I have new, sleek, white and blue, rounded edge bolsters. Just waiting in my closet. Part of the reason they’re still new is that I keep reaching for my first massage oil stained, slightly lumpy after too many times stuffed back into its laundered cover, ripped in one seam bolster. When I look for something to drape my spine over in either a restorative forward bend or gentle back bend, I’ll go across the room to grab my ratty old blue bolster, even if the new sleek ones are close by.

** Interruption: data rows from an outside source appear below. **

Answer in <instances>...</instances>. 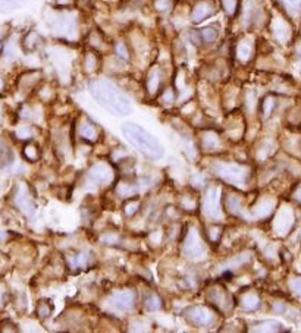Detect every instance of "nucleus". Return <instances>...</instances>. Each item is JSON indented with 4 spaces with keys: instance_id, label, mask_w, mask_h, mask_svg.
<instances>
[{
    "instance_id": "obj_1",
    "label": "nucleus",
    "mask_w": 301,
    "mask_h": 333,
    "mask_svg": "<svg viewBox=\"0 0 301 333\" xmlns=\"http://www.w3.org/2000/svg\"><path fill=\"white\" fill-rule=\"evenodd\" d=\"M90 93L98 104H102L104 109H108L112 113L122 116L131 112V103L128 101L125 94L108 81L92 82Z\"/></svg>"
},
{
    "instance_id": "obj_2",
    "label": "nucleus",
    "mask_w": 301,
    "mask_h": 333,
    "mask_svg": "<svg viewBox=\"0 0 301 333\" xmlns=\"http://www.w3.org/2000/svg\"><path fill=\"white\" fill-rule=\"evenodd\" d=\"M122 132L125 134L126 140L136 148H138L142 154H146L147 157L160 159L163 156V147L160 145V143L140 125L125 123L122 126Z\"/></svg>"
},
{
    "instance_id": "obj_3",
    "label": "nucleus",
    "mask_w": 301,
    "mask_h": 333,
    "mask_svg": "<svg viewBox=\"0 0 301 333\" xmlns=\"http://www.w3.org/2000/svg\"><path fill=\"white\" fill-rule=\"evenodd\" d=\"M213 13V7L210 3H206V1H200L196 4L194 10H192V19L194 22H202L204 21L208 16H210Z\"/></svg>"
},
{
    "instance_id": "obj_4",
    "label": "nucleus",
    "mask_w": 301,
    "mask_h": 333,
    "mask_svg": "<svg viewBox=\"0 0 301 333\" xmlns=\"http://www.w3.org/2000/svg\"><path fill=\"white\" fill-rule=\"evenodd\" d=\"M132 301H134V295L131 292H120L114 297L112 304L118 310H128L132 306Z\"/></svg>"
},
{
    "instance_id": "obj_5",
    "label": "nucleus",
    "mask_w": 301,
    "mask_h": 333,
    "mask_svg": "<svg viewBox=\"0 0 301 333\" xmlns=\"http://www.w3.org/2000/svg\"><path fill=\"white\" fill-rule=\"evenodd\" d=\"M88 176H90V179L94 181V182H106L108 179H109V176H110V170L108 169V167L104 166V165H98V166H94L92 169V172L88 173Z\"/></svg>"
},
{
    "instance_id": "obj_6",
    "label": "nucleus",
    "mask_w": 301,
    "mask_h": 333,
    "mask_svg": "<svg viewBox=\"0 0 301 333\" xmlns=\"http://www.w3.org/2000/svg\"><path fill=\"white\" fill-rule=\"evenodd\" d=\"M218 207V190H210L206 195V213L213 214Z\"/></svg>"
},
{
    "instance_id": "obj_7",
    "label": "nucleus",
    "mask_w": 301,
    "mask_h": 333,
    "mask_svg": "<svg viewBox=\"0 0 301 333\" xmlns=\"http://www.w3.org/2000/svg\"><path fill=\"white\" fill-rule=\"evenodd\" d=\"M25 1H26V0H0V12L4 13V12L15 10V9H18Z\"/></svg>"
},
{
    "instance_id": "obj_8",
    "label": "nucleus",
    "mask_w": 301,
    "mask_h": 333,
    "mask_svg": "<svg viewBox=\"0 0 301 333\" xmlns=\"http://www.w3.org/2000/svg\"><path fill=\"white\" fill-rule=\"evenodd\" d=\"M198 37L202 38L203 43H213L218 37V31L213 26H208V28H204L198 32Z\"/></svg>"
},
{
    "instance_id": "obj_9",
    "label": "nucleus",
    "mask_w": 301,
    "mask_h": 333,
    "mask_svg": "<svg viewBox=\"0 0 301 333\" xmlns=\"http://www.w3.org/2000/svg\"><path fill=\"white\" fill-rule=\"evenodd\" d=\"M159 81H160V73L158 69H153L150 76H148V88L152 90V93H154L158 90V85H159Z\"/></svg>"
},
{
    "instance_id": "obj_10",
    "label": "nucleus",
    "mask_w": 301,
    "mask_h": 333,
    "mask_svg": "<svg viewBox=\"0 0 301 333\" xmlns=\"http://www.w3.org/2000/svg\"><path fill=\"white\" fill-rule=\"evenodd\" d=\"M250 54H252V47H250V44L246 43V41L240 43V46H238V57H240L241 60H246V59L250 57Z\"/></svg>"
},
{
    "instance_id": "obj_11",
    "label": "nucleus",
    "mask_w": 301,
    "mask_h": 333,
    "mask_svg": "<svg viewBox=\"0 0 301 333\" xmlns=\"http://www.w3.org/2000/svg\"><path fill=\"white\" fill-rule=\"evenodd\" d=\"M194 311L197 313V317L194 316V322L198 323V325H204L208 320V317H210V316H208V311H206L204 309H196Z\"/></svg>"
},
{
    "instance_id": "obj_12",
    "label": "nucleus",
    "mask_w": 301,
    "mask_h": 333,
    "mask_svg": "<svg viewBox=\"0 0 301 333\" xmlns=\"http://www.w3.org/2000/svg\"><path fill=\"white\" fill-rule=\"evenodd\" d=\"M236 6H238L236 0H222V7H224V10H225L228 15H234V13H235Z\"/></svg>"
},
{
    "instance_id": "obj_13",
    "label": "nucleus",
    "mask_w": 301,
    "mask_h": 333,
    "mask_svg": "<svg viewBox=\"0 0 301 333\" xmlns=\"http://www.w3.org/2000/svg\"><path fill=\"white\" fill-rule=\"evenodd\" d=\"M81 134H82L84 137H94L96 129H94V126H92V125H84L82 129H81Z\"/></svg>"
},
{
    "instance_id": "obj_14",
    "label": "nucleus",
    "mask_w": 301,
    "mask_h": 333,
    "mask_svg": "<svg viewBox=\"0 0 301 333\" xmlns=\"http://www.w3.org/2000/svg\"><path fill=\"white\" fill-rule=\"evenodd\" d=\"M274 104H275V100H274V97H268L266 100H264V113H270V110L274 109Z\"/></svg>"
},
{
    "instance_id": "obj_15",
    "label": "nucleus",
    "mask_w": 301,
    "mask_h": 333,
    "mask_svg": "<svg viewBox=\"0 0 301 333\" xmlns=\"http://www.w3.org/2000/svg\"><path fill=\"white\" fill-rule=\"evenodd\" d=\"M156 7L159 10H168L170 7V0H156Z\"/></svg>"
},
{
    "instance_id": "obj_16",
    "label": "nucleus",
    "mask_w": 301,
    "mask_h": 333,
    "mask_svg": "<svg viewBox=\"0 0 301 333\" xmlns=\"http://www.w3.org/2000/svg\"><path fill=\"white\" fill-rule=\"evenodd\" d=\"M116 51H118V53H120V54H122V57H125V56H126V50L124 48V46H122V44H118V47H116Z\"/></svg>"
}]
</instances>
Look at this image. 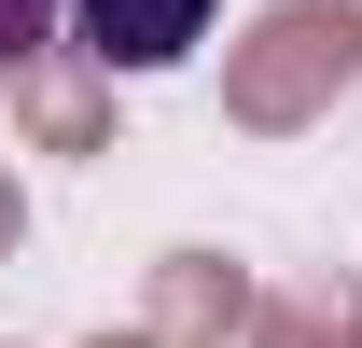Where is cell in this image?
<instances>
[{
  "mask_svg": "<svg viewBox=\"0 0 362 348\" xmlns=\"http://www.w3.org/2000/svg\"><path fill=\"white\" fill-rule=\"evenodd\" d=\"M209 14L223 0H70V28H84L98 70H181V56L209 42Z\"/></svg>",
  "mask_w": 362,
  "mask_h": 348,
  "instance_id": "cell-1",
  "label": "cell"
},
{
  "mask_svg": "<svg viewBox=\"0 0 362 348\" xmlns=\"http://www.w3.org/2000/svg\"><path fill=\"white\" fill-rule=\"evenodd\" d=\"M56 14H70V0H0V70H28V56L56 42Z\"/></svg>",
  "mask_w": 362,
  "mask_h": 348,
  "instance_id": "cell-2",
  "label": "cell"
}]
</instances>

Maybe its the memory of toting it all over Sedona the summer I spent a week doing yoga on the most improbable sandstone spires, or of my happiness when the motel where I’d absent-mindedly left it shipped it back to me. Or the one of my first restorative seated forward fold over my very own bolster at home. Not a sofa cushion, not three pillows: a bolster. Made for supporting forward folding and hearts. Made for yogis who take their practice to heart. Or the times I’ve wept into it. Or the smiles I’ve melted into over it.
But it’s probably just that all those lumps offer infinite variability and new ways to experience my poses. Put your forehead here and it’s perfectly centered. Here, and it’s ever so slightly turned to one side. Rest your arms at this angle and melt. At this one and feel your edge. The lumps are probably from substandard stuffing or maybe just age. The stains and small seam tears are from living. I’ll never take this bolster for my students to use: it looks like it needs a bath even when just out of the wash. I’ll keep it at home, my personal support, organically molded by my practice and my life.